THE EXERCISE >> Format the stretch of the material below from the line containing "What is the distance at" through the line containing "19.5 inches", both included, as a Markdown table with the columns No. and Line. Number each row and omit blank lines.

DATA >>
###
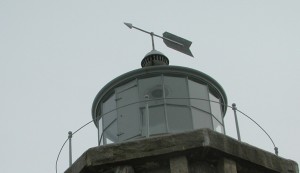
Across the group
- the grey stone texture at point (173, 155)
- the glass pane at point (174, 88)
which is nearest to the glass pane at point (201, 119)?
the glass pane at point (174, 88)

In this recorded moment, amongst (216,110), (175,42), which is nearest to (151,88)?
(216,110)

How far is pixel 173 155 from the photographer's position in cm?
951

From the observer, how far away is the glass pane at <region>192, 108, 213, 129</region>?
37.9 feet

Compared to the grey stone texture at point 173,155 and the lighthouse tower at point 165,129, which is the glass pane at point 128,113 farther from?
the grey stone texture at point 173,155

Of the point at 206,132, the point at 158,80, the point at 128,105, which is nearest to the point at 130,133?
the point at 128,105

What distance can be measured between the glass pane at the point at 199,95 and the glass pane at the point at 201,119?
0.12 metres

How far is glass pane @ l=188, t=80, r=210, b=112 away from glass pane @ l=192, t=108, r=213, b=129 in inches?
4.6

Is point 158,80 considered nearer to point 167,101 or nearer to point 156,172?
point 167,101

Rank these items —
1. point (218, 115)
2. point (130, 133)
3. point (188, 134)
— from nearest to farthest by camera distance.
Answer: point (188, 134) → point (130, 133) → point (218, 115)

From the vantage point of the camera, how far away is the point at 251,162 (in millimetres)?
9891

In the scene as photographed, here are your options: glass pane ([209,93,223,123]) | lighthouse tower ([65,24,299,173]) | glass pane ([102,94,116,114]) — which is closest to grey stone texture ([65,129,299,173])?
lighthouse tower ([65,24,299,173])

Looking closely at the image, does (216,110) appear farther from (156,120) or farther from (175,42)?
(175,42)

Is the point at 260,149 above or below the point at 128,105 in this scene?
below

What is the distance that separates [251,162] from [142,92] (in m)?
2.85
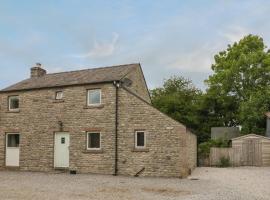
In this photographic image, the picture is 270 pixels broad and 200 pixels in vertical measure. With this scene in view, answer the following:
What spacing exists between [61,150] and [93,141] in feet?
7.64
###
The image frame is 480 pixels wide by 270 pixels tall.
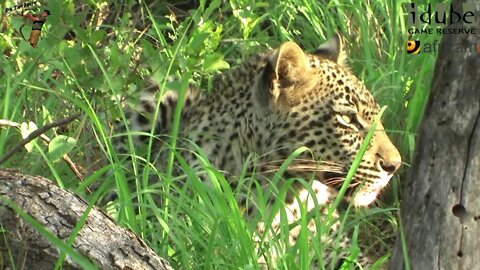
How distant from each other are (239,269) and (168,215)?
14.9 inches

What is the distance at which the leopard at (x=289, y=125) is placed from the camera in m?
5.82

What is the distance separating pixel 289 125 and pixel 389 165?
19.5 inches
###
TASK ANSWER >>
| No. | Line |
|---|---|
| 1 | What is the distance at which the leopard at (x=289, y=125) is placed from the camera in m? |
| 2 | 5.82 |
| 3 | What is the distance separating pixel 289 125 and pixel 389 165? |
| 4 | 19.5 inches |